Configuring Prometheux

When configuring database properties such as credentials, these settings are applied to all instances for the specific database type (e.g., PostgreSQL, Neo4j, MariaDB, MongoDB). However, if specific configurations are defined via the bind annotation @bind annotation, those settings will override the global configurations and will be applied to the specifically.

This allows flexibility in managing multiple connections or setting up different configurations for various tasks while still maintaining a default global configuration for general usage.

Below is a list of properties that need to be properly configured to ensure correct functionality of Prometheux.

Property Name	Default Value	Description
`postgresql.url`	`jdbc:postgresql://localhost:5432/postgres`	JDBC URL for connecting to the PostgreSQL database.
`postgresql.username`	`postgres`	PostgreSQL database username.
`postgresql.password`	`postgres`	PostgreSQL database password.
`sqlite.url`	`jdbc:sqlite:sqlite/testdb.db`	SQLite database URL for connection.
`decimal_digits`	`3`	Number of digits to use after the decimal point for decimal values.
`neo4j.url`	`bolt://localhost:7687`	URL for connecting to the Neo4j instance using Bolt protocol.
`neo4j.username`	`neo4j`	Username for authenticating to the Neo4j database.
`neo4j.password`	`neo4j`	Password for authenticating to the Neo4j database.
`neo4j.authentication.type`	`basic`	Type of authentication to use with Neo4j (options: none, basic, kerberos, custom, bearer).
`neo4j.relationshipNodesMap`	`false`	Flag to determine if relationship nodes should be mapped.
`neo4j.chase.url`	`bolt://localhost:7687`	URL for storing chase data in Neo4j.
`neo4j.chase.username`	`neo4j`	Username for authenticating to Neo4j for chase storage.
`neo4j.chase.password`	`neo4j`	Password for authenticating to Neo4j for chase storage.
`neo4j.chase.authenticationType`	`basic`	Authentication type for chase storage in Neo4j (same options as general Neo4j config).
`mariadb.platform`	`mariadb`	Platform identifier for MariaDB connection.
`mariadb.url`	`jdbc:mysql://localhost:3306/mariadb`	JDBC URL for connecting to the MariaDB instance.
`mariadb.username`	`mariadb`	MariaDB database username.
`mariadb.password`	`mariadb`	MariaDB database password.
`csv.withHeader`	`false`	Flag indicating whether the CSV file should include a header row.
`mongodb.url`	`mongodb://localhost:27017`	MongoDB connection URL.
`mongodb.username`	`mongo`	MongoDB database username.
`mongodb.password`	`mongo`	MongoDB database password.
`nullGenerationMode`	`UNIQUE_NULLS`	Determines how null values are generated: `UNIQUE_NULLS` generates unique null values, while `SAME_NULLS` generates identical null values.
`sparkConfFile`	`spark-defaults.conf`	Full path to the Spark configuration file.
`optimizationStrategy`	`default`	Optimization strategy for physical plan execution.
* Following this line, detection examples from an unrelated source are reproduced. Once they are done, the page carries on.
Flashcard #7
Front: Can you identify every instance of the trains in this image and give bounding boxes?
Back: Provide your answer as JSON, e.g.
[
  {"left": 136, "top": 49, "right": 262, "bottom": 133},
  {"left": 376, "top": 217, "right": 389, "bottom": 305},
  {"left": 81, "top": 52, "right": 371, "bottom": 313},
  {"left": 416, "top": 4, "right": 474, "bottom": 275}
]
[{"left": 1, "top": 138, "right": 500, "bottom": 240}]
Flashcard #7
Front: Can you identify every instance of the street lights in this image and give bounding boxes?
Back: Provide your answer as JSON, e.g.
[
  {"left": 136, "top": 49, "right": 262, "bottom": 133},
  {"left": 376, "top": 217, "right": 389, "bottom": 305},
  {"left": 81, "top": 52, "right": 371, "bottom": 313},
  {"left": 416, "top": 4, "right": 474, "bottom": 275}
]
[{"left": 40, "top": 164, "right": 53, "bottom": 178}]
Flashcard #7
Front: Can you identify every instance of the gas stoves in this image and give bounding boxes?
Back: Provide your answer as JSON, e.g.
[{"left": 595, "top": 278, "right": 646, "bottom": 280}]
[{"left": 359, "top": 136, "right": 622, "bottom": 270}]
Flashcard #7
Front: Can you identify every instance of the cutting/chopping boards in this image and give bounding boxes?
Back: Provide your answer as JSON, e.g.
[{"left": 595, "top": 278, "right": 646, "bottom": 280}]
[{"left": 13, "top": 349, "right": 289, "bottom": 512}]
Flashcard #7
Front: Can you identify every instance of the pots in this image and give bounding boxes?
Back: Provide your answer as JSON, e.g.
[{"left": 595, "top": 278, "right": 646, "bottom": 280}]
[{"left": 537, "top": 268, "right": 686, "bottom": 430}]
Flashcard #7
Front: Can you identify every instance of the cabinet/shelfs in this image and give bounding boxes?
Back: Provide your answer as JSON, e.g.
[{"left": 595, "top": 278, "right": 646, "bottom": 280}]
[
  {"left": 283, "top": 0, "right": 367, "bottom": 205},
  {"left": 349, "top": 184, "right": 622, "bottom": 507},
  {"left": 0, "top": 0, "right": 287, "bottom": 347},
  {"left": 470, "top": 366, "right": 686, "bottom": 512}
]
Options include `default`, `snaJoin`, `sna`, and `noTermination`.
`computeAcceleratorPreference`	`cpu`	Preferred compute accelerator for execution. Options include `cpu` or `gpu` (only available in GPU-enabled environments).
`s3aAaccessKey`	`myAccess`	AWS S3 access key for connecting to S3-compatible storage.
`s3aSecretKey`	`mySecret`	S3 access key for connecting to S3-compatible storage.
`restService`	off	Set this property to `livy` to enable submitting Prometheux jobs via the Livy REST service.

Spark Configuration

For configuring Spark properties, refer to the Apache Spark documentation for detailed explanations. Below are common Spark properties used in Prometheux:

Property Name	Default Value	Description
`appName`	prometheux	Name of the Spark application.
`spark.master`	local[*]	Master URL for the cluster. Options include `local[*]`, `local[Number_of_cores]`, `spark://HOST:PORT`, `yarn`.
`spark.driver.memory`	4g	Maximum memory allocation for the driver.
`spark.driver.maxResultSize`	4g	Maximum size of the result produced by the driver.
`spark.executor.memory`	4g	Maximum memory allocation per executor.
`spark.submit.deployMode`	client	Deployment mode for the application. Options include `cluster` and `client`.
`spark.executor.instances`	1	Number of executors per worker instance.
`spark.executor.cores`	4	Number of cores to allocate per executor.
`spark.dynamicAllocation.enabled`	false	Enable or disable dynamic allocation of executors and cores.
`spark.sql.adaptive.enabled`	true	Enable or disable adaptive execution for optimizing shuffle partitions.
`spark.sql.shuffle.partitions`	4	Number of partitions to use when shuffling data for joins or aggregations.
`spark.hadoop.defaultFS`	hdfs://localhost:9000	Hadoop FileSystem URL for distributed storage.
`spark.yarn.stagingDir`	hdfs://localhost:9000/user/	Staging directory for storing checkpoints when using Yarn.
`spark.hadoop.yarn.resourcemanager.hostname`	localhost	Hostname of the Yarn resource manager.
`spark.hadoop.yarn.resourcemanager.address`	localhost:8032	IP address and port of the Yarn resource manager.
`spark.hadoop.yarn.resourcemanager.scheduler.address`	localhost:8030	IP address and port of the Yarn resource manager scheduler.
`spark.serializer`	org.apache.spark.serializer.KryoSerializer	Spark serializer class for serializing data (Kryo serializer).
`spark.jars`	thirdparty/distributed-add-on/distributed-aggregations-add-on-1.13.5.jar	Path to JARs to distribute (used for Lambda functions).
`spark.local.dir`	tmp	Directory for local scratch space.
`spark.checkpoint.compress`	true	Enable or disable compression for RDD checkpoints.
`spark.shuffle.compress`	true	Enable or disable compression before shuffling data.
`spark.sql.autoBroadcastJoinThreshold`	-1	Set to -1 to use SortMergeJoin instead of Broadcast Hash Join.
`spark.hadoop.fs.s3a.impl`	org.apache.hadoop.fs.s3a.S3AFileSystem	AWS S3 implementation for Hadoop FileSystem.
`spark.hadoop.fs.s3a.path.style.access`	true	Enable path-style access for AWS S3 buckets.
`spark.hadoop.fs.s3a.server-side-encryption-algorithm`	AES256	Server-side encryption algorithm for AWS S3.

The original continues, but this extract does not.